With iodepth=256 there're some examples where unbounding the workqueue
without offloading to single thread can hurt the performance
(bsize=16KiB and 32KiB)
But in most cases we can say dm-crypt performance is pretty close to raw
block device now.
[7] spin drive based results (heavy load)
-----------------------------------------
These tests were most complex.
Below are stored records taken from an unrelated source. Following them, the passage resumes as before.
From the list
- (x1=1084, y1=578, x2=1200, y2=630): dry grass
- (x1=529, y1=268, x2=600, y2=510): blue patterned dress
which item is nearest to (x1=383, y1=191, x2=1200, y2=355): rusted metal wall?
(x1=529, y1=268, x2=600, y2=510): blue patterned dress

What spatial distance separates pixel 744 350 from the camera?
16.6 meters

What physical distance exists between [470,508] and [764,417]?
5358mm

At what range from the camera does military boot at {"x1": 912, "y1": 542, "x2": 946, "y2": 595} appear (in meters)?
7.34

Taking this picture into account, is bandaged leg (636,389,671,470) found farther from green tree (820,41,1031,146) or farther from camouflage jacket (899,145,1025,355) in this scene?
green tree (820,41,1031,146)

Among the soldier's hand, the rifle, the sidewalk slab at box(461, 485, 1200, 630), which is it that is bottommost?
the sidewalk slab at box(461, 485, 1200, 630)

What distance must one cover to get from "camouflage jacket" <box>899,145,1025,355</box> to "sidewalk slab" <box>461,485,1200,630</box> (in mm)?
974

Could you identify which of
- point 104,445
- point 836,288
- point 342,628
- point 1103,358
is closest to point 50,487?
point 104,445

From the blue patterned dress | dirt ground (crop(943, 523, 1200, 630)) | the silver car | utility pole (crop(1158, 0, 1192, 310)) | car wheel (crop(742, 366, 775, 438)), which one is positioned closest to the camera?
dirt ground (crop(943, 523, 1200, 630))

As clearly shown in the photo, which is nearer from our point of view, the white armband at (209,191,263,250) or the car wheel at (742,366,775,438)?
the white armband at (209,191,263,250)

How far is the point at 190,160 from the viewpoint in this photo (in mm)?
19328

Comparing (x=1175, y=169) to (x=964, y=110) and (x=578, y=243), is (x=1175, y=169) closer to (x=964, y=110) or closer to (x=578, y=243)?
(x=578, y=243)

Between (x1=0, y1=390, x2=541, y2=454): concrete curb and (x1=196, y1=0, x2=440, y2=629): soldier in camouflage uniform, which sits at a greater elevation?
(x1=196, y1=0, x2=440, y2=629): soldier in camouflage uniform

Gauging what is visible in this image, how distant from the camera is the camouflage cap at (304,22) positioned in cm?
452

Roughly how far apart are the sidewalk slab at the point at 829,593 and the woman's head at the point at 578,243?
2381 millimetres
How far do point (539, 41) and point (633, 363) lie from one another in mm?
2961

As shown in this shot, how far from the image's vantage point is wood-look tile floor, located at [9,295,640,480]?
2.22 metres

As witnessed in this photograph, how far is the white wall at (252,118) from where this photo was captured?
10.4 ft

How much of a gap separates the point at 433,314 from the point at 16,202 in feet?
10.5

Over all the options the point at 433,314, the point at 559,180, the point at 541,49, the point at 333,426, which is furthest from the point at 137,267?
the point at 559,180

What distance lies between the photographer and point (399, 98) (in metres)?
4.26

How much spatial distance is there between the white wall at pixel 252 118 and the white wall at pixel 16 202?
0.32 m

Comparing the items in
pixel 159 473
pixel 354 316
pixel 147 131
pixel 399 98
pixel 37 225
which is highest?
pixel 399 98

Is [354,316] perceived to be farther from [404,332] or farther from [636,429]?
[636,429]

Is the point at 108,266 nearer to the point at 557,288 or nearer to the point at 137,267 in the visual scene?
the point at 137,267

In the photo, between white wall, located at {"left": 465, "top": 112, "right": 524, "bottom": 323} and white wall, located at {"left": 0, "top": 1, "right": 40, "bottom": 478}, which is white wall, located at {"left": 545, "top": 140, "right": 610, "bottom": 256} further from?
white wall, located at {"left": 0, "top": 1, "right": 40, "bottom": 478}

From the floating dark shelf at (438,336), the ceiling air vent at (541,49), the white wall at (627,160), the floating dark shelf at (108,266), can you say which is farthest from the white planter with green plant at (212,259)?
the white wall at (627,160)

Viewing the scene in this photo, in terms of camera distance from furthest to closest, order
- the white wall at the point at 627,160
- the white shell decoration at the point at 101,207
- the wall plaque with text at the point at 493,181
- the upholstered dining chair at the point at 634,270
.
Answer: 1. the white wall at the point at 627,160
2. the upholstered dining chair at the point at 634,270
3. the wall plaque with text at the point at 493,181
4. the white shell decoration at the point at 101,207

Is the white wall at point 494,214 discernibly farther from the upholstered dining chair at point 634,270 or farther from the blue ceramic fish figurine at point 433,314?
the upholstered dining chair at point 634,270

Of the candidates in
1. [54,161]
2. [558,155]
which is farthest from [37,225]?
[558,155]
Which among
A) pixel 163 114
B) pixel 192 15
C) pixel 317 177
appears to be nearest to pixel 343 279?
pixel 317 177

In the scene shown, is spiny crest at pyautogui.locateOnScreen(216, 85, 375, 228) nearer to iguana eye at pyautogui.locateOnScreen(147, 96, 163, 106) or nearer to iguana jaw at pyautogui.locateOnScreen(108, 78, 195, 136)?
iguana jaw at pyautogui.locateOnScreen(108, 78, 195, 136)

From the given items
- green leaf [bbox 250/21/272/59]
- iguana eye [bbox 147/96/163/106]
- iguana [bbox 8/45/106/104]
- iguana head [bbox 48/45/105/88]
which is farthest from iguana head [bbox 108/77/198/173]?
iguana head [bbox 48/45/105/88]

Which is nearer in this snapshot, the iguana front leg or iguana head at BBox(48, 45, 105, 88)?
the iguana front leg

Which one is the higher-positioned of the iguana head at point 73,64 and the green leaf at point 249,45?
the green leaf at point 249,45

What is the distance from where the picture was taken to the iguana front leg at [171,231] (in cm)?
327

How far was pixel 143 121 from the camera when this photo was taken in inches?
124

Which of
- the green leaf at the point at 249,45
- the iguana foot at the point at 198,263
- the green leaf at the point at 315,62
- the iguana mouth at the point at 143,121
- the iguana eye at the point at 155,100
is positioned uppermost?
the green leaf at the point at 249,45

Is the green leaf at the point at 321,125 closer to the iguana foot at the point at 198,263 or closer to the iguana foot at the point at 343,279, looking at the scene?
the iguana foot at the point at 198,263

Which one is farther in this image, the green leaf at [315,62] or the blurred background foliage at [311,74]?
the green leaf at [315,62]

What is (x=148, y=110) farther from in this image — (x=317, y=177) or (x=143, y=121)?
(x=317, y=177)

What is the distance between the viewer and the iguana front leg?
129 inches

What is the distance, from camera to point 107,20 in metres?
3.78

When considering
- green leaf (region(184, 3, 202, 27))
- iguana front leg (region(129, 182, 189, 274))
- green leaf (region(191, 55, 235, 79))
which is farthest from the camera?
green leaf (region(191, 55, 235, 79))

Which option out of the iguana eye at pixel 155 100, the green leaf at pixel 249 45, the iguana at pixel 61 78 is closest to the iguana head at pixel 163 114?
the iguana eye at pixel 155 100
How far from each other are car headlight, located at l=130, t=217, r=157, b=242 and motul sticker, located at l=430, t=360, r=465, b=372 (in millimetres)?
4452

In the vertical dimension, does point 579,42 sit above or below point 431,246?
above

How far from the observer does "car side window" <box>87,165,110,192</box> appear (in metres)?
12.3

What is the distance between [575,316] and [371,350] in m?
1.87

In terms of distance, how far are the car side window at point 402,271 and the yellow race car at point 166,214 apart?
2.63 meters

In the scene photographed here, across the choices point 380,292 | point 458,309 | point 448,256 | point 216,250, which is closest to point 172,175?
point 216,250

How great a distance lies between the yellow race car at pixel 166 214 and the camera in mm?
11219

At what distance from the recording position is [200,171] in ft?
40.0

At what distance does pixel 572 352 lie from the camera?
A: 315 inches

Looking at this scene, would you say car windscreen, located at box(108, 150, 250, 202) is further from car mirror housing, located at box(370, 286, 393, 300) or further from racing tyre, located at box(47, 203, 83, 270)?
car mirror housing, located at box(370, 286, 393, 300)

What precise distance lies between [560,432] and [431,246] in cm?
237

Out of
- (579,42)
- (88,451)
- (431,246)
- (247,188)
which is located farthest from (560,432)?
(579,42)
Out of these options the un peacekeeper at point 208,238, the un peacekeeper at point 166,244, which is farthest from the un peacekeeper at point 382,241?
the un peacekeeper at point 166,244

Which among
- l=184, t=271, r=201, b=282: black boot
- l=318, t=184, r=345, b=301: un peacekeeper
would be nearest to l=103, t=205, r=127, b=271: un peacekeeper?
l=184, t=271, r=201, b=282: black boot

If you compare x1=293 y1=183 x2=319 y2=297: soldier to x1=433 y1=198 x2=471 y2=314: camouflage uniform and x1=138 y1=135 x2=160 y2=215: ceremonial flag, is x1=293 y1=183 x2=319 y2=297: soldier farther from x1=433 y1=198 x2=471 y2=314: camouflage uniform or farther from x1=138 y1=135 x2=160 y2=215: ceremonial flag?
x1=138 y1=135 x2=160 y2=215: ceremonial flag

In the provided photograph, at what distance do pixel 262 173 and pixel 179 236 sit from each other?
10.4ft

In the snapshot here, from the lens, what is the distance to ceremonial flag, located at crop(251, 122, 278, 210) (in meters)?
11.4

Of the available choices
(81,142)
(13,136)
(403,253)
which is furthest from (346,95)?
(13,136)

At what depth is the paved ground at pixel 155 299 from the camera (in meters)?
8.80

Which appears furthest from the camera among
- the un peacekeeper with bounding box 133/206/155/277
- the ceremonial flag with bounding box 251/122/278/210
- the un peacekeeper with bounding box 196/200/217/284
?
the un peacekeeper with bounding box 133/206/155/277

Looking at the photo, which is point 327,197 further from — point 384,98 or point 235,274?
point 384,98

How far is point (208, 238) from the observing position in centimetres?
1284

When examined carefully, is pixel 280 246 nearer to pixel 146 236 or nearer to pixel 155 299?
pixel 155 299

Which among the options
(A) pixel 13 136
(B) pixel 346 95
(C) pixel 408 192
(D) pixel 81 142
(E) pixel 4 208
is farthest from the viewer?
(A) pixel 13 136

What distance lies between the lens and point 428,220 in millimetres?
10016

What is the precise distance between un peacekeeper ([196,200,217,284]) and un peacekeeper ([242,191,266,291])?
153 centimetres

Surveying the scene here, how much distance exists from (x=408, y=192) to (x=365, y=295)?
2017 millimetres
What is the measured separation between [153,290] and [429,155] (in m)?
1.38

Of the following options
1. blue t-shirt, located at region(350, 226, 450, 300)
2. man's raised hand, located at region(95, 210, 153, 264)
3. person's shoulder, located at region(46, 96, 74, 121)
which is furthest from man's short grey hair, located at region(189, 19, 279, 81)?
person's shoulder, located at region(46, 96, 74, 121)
Tested both cfq and deadline schedulers,
setting different nr_request parameter for device's scheduler queue.
Tests were spawning 1, 5 or 8 fio processes per CPU socket (8, 40 or 64
processes in case of numa_8) in a system and performed i/o on same count
of non-overlapping disk regions.
subdir /numj_1/ means: single process per cpu socket, /numj_5/: 5
processes...
Unfortunately, there're workloads where unbounding the workqueue shows
performance drop and subsequent offloading to single thread makes it
even worse. (see 8 socket system, cfq, numj_1:
http://okozina.fedorapeople.org/dm-crypt-for-3.20/disk_heavy_load/numa_8/cfq/nr_req_128/numj_1/stats).
Similar observations in 2 socket system, cfq, numj_1
:http://okozina.fedorapeople.org/dm-crypt-for-3.20/disk_heavy_load/numa_2/cfq/nr_req_128/numj_1/stats.
On both 2 socket and 8 socket system this observation fades away with
adding more fio processes per socket.
Only 4 socket system (not so up to date AMD CPUs w/o HT) didn't show
such pattern.
Generally with higher load, deeper ioqueues and larger block sizes, the
sorting which takes place in offload thread proves to do it's job good.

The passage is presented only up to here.